------ RECORD EXCERPTS

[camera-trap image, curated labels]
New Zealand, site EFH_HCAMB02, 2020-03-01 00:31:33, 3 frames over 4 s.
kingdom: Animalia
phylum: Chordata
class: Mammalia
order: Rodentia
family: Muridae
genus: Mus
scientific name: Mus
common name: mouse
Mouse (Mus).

------------
------ RECORD EXCERPTS

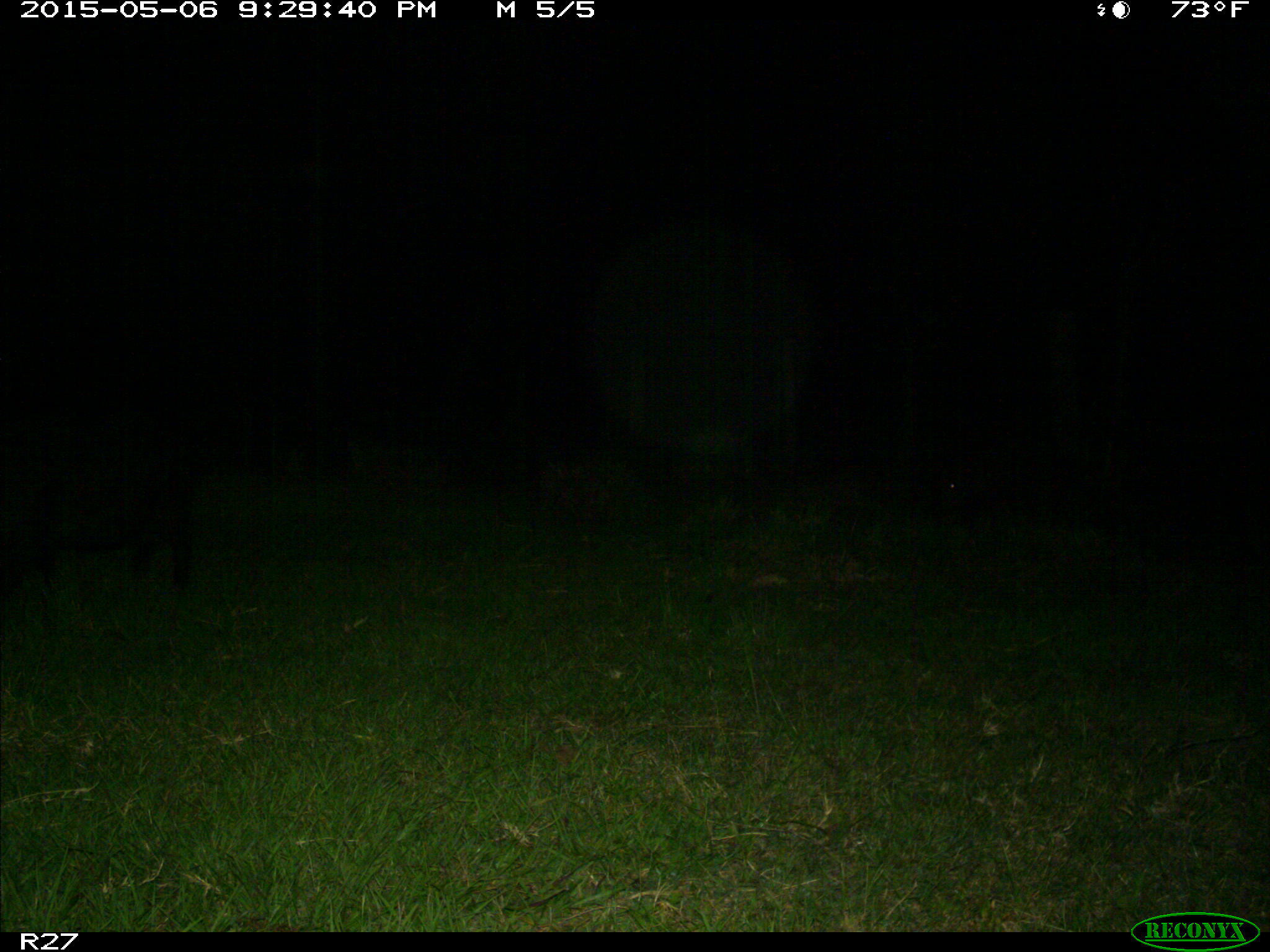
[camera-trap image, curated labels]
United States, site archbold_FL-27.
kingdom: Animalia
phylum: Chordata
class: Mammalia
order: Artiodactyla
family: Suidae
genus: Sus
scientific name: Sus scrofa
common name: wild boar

------------

WORK TO BE COMPLETED
Each line above from the one with "United States, site archbold_FL-27." up to and including the one with "common name: wild boar" must be set down exactly, and no line outside that span may appear.

PROBLEM SOLUTION
United States, site archbold_FL-27.
kingdom: Animalia
phylum: Chordata
class: Mammalia
order: Artiodactyla
family: Suidae
genus: Sus
scientific name: Sus scrofa
common name: wild boar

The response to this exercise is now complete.